**Supplied passage:**
——

Managerial Effectiveness Research Paper
Number of words: 972
Nowadays, effective managers encourage and inspire others, foster a positive working environment, accept and manage emotions, create bonds, guide, and enhance positive communication in the organization. Managers indeed have a crucial role in determining the performance and attitude of workers. Essentially, managerial effectiveness entails a manager’s ability to carry out their obligations while attaining the current results and developing further potential. Emotional intelligence is indeed a soft skill vital for managers to achieve their professional responsibilities.
Emotional intelligence is an entire series of skills. Green (2011), in her article, dwells on Geno’s fifth model of emotional intelligence, which is emotional self-management. Everyone requires a high skill level to manage their emotions every minute, every hour, and every day when they are busy working in an environment where working pressure is intense. Green’s article does not only define emotional self-management. She also discusses the significant aspects that she thinks are involved in the Genos dimension and provides readers with an effective tactic of developing their emotional self-management and emotional intelligence. Mainly, Green (2011) defines emotional self-management as a skill in which someone manages their emotions. An example of the aspects that she gives to this dimension is the ability of a person to have pleasant emotions like enthusiasm, calmness, and appreciation (Green, 2011). Another aspect is one’s ability to shift from one emotion to another appropriately, so someone chooses what emotions to show in different situations. Green concludes by providing an essential step for an individual to develop highly skilled emotional self-management (Green, 2011). She recommends people be able to identify their current emotional self-management patterns.

——

**Data lines:**

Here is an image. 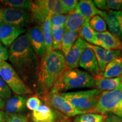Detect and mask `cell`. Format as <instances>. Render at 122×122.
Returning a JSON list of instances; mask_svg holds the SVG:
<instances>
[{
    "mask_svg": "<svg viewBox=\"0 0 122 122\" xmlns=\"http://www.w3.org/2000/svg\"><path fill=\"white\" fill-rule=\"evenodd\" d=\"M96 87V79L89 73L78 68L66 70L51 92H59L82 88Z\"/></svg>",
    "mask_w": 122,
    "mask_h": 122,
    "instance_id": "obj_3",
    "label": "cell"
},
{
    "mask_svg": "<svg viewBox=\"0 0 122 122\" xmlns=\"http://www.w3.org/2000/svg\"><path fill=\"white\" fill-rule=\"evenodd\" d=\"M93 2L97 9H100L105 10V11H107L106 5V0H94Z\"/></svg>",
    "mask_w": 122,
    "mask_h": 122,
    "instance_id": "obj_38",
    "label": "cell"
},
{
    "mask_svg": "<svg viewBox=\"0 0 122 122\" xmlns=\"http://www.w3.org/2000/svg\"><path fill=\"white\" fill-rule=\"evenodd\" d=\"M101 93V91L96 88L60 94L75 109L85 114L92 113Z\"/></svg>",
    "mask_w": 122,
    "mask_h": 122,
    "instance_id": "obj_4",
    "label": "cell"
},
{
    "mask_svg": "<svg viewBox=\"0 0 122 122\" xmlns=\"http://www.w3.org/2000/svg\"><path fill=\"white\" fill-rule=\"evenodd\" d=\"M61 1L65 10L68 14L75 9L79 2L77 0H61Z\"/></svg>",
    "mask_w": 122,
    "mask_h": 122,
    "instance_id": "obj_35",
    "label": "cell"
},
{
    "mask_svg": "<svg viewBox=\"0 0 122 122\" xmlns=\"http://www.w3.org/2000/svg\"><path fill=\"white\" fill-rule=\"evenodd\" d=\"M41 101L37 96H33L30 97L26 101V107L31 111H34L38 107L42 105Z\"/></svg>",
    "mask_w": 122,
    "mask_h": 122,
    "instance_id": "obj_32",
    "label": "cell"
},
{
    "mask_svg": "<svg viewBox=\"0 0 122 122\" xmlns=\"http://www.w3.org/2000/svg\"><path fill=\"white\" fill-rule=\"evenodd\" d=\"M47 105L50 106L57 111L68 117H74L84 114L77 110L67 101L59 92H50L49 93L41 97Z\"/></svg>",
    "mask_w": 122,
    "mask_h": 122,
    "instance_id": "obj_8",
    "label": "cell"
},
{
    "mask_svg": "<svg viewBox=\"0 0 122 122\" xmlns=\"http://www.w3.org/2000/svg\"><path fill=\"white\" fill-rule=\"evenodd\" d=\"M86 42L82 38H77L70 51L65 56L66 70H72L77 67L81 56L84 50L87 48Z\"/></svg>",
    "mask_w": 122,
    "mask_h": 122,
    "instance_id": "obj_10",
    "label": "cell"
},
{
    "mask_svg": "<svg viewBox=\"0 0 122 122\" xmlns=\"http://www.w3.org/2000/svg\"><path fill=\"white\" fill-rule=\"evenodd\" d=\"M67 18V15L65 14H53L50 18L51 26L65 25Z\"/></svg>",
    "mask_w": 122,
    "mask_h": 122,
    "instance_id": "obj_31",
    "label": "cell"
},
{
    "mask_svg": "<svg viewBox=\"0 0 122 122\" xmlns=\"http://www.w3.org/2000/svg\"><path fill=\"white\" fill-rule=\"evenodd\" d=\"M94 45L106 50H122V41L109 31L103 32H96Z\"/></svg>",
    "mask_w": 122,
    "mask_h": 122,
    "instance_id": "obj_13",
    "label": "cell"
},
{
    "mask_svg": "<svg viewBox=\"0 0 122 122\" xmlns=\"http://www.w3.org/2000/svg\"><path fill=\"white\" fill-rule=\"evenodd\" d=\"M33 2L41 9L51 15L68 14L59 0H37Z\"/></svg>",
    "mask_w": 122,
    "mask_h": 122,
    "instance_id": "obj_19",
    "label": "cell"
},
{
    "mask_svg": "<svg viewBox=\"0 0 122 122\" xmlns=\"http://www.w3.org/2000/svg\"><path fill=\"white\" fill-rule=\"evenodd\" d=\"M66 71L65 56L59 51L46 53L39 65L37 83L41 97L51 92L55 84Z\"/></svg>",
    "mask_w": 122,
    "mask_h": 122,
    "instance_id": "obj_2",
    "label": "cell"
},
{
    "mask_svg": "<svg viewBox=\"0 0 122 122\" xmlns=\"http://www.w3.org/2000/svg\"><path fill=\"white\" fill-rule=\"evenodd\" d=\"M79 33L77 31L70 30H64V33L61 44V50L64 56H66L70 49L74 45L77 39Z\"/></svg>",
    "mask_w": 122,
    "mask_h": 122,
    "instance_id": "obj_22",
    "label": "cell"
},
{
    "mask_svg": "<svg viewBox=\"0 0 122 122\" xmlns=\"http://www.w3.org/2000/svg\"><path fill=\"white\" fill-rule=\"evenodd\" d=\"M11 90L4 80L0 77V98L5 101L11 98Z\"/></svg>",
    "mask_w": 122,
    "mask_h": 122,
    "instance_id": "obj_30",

——

**What to work on:** In the managerial effectiveness paper, what does Green recommend that people be able to identify? The material has no connection to the managerial effectiveness paper.

**Result below:** Their current emotional self-management patterns.